Given data>
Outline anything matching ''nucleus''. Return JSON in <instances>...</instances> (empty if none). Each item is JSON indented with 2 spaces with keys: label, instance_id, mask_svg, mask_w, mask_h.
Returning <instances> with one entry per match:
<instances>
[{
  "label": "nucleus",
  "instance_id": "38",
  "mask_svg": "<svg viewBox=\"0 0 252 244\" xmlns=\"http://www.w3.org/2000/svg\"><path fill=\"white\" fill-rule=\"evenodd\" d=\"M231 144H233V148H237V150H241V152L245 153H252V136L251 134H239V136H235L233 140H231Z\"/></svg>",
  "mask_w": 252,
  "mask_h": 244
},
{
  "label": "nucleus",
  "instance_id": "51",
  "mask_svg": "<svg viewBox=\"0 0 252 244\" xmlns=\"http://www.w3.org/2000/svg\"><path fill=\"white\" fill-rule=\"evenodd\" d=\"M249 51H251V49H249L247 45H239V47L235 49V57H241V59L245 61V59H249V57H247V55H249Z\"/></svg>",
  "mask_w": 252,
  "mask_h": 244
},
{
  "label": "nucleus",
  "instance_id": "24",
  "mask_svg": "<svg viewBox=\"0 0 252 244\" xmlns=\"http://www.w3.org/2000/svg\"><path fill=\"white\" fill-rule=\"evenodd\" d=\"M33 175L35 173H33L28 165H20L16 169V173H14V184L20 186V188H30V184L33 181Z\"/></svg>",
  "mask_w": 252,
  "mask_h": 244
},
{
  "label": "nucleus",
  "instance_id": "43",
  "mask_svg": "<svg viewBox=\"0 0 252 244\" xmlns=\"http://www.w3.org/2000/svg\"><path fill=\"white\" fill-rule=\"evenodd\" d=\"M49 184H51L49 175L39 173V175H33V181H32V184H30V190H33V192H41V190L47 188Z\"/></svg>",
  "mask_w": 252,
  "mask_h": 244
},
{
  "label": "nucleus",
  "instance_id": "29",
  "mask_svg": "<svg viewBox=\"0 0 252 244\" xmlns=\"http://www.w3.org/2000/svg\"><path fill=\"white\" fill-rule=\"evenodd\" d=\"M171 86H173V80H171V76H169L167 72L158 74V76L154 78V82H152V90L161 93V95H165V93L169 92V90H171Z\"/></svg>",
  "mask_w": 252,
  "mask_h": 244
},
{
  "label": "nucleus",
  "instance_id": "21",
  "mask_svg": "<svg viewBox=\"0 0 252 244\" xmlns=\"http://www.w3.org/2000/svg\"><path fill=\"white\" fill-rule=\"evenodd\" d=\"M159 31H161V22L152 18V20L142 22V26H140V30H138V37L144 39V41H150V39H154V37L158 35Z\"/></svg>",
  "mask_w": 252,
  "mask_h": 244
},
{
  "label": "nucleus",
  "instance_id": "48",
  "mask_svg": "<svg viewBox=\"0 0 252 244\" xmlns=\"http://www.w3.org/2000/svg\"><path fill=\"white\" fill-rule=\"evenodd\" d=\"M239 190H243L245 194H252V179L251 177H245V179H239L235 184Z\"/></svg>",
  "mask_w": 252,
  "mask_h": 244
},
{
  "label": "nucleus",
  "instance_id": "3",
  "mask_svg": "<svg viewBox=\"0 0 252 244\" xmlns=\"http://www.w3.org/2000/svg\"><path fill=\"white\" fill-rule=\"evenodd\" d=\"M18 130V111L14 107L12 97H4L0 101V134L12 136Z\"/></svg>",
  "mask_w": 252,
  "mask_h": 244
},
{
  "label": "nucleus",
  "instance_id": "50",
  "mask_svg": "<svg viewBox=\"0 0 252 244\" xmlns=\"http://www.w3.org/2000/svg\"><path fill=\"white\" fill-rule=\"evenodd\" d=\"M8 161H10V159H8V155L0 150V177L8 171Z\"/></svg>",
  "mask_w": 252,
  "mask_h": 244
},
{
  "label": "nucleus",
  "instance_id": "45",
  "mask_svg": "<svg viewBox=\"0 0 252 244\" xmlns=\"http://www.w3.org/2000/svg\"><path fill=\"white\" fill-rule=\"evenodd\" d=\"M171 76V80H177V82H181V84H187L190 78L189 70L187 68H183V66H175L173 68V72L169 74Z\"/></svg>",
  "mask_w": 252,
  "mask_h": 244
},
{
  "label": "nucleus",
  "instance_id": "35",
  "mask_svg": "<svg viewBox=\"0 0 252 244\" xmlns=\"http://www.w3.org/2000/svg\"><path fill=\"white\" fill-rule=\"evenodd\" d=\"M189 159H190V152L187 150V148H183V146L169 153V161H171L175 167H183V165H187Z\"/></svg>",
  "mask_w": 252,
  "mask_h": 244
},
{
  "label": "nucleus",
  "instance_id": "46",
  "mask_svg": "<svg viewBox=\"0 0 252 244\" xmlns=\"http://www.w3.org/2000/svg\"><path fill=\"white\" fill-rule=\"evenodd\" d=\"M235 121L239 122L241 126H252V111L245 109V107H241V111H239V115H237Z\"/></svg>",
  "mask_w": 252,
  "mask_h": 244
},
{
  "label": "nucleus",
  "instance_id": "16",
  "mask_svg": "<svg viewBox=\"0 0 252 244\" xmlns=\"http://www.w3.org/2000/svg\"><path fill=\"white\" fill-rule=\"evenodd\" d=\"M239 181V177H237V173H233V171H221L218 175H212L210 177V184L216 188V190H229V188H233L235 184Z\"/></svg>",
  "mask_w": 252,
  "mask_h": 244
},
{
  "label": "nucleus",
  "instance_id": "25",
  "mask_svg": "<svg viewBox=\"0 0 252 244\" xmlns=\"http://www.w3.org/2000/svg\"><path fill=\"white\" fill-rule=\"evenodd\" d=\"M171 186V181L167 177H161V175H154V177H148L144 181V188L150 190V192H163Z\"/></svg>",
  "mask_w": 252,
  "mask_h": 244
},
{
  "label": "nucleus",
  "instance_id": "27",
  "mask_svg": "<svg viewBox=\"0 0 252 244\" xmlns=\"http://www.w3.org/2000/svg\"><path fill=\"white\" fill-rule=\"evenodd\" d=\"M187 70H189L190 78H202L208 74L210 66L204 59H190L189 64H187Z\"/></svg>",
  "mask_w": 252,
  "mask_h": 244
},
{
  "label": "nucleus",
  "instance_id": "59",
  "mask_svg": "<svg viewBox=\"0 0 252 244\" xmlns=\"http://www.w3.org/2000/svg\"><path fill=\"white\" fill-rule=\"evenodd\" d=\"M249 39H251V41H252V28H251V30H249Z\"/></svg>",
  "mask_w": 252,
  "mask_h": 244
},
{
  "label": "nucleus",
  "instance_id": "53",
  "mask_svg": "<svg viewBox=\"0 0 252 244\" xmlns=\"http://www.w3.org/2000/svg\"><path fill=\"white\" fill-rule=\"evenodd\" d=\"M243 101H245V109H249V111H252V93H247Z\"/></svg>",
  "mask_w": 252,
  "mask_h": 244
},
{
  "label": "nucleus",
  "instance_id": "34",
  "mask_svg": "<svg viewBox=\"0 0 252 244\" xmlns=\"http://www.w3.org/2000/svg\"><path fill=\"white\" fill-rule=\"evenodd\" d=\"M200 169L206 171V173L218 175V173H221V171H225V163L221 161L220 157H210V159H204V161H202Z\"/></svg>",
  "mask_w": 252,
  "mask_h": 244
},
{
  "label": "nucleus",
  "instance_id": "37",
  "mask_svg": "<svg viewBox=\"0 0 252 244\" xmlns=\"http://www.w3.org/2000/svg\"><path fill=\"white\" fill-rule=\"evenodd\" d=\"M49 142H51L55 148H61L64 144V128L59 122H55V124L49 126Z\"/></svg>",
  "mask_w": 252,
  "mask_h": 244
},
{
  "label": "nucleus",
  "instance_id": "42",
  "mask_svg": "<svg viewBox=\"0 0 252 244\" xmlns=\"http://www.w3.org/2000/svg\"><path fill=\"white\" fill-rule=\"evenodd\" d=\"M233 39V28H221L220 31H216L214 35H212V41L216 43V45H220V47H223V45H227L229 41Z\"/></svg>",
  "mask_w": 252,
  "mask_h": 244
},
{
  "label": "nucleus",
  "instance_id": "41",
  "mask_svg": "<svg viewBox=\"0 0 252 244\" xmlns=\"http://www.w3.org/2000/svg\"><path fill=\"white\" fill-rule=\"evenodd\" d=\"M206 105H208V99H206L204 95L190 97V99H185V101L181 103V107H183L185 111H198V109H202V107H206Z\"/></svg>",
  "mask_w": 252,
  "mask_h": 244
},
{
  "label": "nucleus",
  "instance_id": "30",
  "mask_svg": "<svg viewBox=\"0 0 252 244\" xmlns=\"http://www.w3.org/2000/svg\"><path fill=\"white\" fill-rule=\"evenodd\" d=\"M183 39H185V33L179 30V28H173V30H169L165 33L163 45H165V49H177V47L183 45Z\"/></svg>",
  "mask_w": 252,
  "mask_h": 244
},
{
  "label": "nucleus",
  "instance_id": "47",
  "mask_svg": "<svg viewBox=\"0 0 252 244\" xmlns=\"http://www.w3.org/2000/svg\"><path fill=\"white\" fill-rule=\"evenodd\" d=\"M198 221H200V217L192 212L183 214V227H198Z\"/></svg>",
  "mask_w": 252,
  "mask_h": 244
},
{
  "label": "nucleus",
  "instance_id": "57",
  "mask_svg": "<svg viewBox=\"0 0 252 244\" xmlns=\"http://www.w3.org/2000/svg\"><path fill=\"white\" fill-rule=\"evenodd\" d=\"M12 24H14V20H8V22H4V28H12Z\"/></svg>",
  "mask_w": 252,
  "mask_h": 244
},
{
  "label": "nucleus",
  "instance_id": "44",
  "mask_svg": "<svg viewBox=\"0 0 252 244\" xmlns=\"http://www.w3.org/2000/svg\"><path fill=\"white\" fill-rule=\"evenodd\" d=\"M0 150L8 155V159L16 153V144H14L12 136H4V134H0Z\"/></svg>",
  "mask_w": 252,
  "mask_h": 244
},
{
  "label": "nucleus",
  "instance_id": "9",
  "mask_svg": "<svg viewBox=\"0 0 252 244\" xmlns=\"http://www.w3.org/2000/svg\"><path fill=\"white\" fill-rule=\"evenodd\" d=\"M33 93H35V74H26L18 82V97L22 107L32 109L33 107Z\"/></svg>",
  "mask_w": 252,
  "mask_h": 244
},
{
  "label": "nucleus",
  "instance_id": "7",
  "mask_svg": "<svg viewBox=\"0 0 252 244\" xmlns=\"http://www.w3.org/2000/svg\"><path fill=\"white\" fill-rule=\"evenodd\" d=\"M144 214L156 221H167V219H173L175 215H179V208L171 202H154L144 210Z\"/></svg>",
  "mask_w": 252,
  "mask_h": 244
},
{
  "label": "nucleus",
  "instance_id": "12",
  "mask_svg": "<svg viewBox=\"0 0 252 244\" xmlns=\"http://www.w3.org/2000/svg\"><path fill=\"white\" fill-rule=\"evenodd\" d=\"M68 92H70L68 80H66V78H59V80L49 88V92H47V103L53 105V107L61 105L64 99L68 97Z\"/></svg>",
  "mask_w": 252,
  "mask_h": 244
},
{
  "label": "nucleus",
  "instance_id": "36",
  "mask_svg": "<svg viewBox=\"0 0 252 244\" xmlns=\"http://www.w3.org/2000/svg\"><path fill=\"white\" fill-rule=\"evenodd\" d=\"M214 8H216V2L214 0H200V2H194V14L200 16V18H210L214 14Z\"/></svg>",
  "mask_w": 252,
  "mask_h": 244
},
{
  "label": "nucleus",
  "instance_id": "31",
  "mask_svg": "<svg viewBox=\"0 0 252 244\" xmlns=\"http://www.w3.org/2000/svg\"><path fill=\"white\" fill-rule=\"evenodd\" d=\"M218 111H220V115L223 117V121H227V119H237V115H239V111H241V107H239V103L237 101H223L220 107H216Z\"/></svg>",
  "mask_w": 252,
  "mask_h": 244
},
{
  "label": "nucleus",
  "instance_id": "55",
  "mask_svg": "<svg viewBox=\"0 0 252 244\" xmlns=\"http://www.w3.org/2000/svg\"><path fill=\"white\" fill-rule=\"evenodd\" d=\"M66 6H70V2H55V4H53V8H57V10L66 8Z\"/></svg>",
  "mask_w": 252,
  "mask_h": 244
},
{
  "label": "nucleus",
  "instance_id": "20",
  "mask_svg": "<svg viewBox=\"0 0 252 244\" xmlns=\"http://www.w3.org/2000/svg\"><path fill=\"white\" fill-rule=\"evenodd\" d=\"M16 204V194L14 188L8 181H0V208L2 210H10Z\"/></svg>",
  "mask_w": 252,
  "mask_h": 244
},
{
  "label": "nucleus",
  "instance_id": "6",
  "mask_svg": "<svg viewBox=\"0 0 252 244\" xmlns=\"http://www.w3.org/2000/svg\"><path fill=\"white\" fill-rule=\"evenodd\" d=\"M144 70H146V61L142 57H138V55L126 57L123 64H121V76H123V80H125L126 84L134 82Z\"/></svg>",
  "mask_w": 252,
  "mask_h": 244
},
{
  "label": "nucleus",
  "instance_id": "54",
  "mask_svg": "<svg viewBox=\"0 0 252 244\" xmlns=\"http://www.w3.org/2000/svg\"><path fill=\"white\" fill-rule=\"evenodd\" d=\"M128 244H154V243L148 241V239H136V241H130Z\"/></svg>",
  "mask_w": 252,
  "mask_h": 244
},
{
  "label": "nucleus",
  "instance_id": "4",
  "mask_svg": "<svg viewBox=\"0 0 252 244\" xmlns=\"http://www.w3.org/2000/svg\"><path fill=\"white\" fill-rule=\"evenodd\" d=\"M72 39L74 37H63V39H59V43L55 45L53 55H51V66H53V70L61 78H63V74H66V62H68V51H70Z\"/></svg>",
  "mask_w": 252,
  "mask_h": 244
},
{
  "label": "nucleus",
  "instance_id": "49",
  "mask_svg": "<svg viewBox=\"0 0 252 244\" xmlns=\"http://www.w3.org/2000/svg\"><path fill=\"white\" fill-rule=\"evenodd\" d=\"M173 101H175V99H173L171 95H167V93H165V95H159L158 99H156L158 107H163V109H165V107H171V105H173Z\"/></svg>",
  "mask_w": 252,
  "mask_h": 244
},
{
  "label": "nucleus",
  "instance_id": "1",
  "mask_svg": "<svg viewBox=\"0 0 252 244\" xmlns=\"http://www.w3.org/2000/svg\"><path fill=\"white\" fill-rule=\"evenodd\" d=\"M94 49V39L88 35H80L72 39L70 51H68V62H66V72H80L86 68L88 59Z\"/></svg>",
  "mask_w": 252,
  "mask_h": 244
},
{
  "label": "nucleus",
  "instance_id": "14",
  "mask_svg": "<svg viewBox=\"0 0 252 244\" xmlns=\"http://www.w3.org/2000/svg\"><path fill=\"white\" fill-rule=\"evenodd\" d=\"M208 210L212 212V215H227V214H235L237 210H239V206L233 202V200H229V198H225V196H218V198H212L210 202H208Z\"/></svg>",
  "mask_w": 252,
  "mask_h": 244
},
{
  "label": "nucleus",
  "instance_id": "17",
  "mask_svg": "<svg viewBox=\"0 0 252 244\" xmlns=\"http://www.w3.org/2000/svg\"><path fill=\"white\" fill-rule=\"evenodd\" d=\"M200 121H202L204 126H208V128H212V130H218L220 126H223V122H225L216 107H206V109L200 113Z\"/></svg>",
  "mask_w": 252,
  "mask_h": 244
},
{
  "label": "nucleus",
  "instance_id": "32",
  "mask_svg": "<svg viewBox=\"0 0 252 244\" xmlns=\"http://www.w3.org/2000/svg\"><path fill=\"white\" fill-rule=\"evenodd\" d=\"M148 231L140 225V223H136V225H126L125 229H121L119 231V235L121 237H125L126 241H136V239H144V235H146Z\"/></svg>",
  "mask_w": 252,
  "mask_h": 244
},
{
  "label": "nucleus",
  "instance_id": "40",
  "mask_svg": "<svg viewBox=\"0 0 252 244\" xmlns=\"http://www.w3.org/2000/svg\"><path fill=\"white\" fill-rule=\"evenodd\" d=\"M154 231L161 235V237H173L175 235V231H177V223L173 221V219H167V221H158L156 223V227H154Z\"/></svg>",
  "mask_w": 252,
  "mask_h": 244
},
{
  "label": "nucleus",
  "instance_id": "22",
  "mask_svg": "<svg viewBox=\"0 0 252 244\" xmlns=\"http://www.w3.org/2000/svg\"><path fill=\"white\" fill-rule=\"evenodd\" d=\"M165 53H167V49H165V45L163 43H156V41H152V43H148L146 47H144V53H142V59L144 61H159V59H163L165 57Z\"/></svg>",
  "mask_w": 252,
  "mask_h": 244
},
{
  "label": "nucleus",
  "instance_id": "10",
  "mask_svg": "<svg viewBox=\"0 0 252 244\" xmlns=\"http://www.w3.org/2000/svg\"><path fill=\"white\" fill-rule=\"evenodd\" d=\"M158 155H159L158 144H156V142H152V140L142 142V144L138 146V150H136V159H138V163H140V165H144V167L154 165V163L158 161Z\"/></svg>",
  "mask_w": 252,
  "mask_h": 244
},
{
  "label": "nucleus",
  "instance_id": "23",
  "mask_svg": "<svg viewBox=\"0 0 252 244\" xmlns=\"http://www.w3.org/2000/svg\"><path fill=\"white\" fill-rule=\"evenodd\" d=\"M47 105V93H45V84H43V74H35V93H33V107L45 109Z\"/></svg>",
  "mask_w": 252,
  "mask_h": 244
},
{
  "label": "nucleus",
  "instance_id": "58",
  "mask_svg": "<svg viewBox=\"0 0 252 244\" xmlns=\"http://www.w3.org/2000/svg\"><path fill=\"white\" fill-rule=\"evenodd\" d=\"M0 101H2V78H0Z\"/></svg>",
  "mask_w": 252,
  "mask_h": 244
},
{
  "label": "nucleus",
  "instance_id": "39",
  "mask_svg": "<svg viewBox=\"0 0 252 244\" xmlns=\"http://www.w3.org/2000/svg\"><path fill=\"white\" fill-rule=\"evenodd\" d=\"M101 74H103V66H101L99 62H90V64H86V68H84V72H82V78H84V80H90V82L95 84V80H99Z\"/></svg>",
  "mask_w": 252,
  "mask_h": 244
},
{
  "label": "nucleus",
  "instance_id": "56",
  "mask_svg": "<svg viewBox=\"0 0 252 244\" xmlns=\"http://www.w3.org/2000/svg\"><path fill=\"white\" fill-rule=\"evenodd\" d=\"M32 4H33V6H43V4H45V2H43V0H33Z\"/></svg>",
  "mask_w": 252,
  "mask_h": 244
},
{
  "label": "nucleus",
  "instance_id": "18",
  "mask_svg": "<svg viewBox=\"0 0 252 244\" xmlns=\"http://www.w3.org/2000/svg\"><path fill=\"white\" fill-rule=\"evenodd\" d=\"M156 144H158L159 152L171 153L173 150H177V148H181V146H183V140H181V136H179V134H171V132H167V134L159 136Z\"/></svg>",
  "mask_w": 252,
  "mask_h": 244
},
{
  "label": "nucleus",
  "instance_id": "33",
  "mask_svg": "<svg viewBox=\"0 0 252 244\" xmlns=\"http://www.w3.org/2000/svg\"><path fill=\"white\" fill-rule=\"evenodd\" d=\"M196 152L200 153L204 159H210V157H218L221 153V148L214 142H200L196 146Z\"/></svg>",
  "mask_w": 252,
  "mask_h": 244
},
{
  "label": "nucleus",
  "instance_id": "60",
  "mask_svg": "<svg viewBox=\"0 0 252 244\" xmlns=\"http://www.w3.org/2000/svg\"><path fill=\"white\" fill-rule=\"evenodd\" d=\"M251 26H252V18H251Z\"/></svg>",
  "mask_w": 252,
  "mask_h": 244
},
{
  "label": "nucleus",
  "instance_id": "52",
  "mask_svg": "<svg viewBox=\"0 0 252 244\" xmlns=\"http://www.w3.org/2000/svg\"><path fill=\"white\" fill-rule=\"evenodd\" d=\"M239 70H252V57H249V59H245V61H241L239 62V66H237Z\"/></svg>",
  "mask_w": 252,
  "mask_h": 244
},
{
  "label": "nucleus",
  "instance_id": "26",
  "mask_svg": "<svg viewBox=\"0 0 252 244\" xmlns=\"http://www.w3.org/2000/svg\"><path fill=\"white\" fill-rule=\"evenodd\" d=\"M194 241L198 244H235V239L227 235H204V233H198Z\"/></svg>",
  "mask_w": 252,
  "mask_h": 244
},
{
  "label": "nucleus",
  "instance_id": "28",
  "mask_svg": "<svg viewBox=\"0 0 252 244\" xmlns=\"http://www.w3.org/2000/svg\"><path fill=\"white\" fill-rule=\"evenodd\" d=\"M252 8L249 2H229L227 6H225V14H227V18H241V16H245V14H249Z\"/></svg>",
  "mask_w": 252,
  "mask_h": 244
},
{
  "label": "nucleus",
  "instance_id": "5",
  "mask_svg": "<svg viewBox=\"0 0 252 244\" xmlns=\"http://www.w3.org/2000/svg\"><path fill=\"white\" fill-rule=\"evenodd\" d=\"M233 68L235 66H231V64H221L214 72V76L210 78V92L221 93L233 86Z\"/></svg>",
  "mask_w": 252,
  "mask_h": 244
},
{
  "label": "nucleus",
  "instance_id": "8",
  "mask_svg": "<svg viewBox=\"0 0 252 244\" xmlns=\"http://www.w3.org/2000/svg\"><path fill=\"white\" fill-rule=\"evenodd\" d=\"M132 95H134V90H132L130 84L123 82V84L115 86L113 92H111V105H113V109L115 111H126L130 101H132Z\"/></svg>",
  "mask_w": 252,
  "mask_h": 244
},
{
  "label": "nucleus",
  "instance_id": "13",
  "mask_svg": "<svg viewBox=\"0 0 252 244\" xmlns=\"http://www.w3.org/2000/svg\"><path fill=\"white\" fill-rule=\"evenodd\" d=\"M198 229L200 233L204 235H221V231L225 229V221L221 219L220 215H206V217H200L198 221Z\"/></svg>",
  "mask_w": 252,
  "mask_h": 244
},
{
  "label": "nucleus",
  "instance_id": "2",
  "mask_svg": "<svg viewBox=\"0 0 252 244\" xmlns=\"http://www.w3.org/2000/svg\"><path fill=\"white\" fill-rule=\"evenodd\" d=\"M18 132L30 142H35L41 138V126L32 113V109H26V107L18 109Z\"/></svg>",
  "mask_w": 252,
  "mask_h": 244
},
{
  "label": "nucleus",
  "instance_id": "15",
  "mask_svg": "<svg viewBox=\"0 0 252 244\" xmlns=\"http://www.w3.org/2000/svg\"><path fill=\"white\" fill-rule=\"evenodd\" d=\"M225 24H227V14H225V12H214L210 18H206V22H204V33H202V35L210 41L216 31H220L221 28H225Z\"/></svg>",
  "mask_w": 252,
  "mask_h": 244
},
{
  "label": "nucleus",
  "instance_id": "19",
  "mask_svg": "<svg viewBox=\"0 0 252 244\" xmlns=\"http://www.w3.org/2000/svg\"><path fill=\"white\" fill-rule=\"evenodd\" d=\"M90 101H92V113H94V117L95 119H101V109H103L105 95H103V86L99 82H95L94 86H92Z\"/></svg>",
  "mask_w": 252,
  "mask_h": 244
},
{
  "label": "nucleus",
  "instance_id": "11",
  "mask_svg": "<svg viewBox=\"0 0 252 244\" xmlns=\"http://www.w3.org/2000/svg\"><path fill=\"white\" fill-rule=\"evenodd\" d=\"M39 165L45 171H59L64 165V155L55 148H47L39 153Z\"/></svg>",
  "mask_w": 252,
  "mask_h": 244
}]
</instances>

Exercise prompt> Please state how many lines of the data above contain the string "instances", where uppercase and lowercase letters count as different. Reply with the number alone.

The solution> 4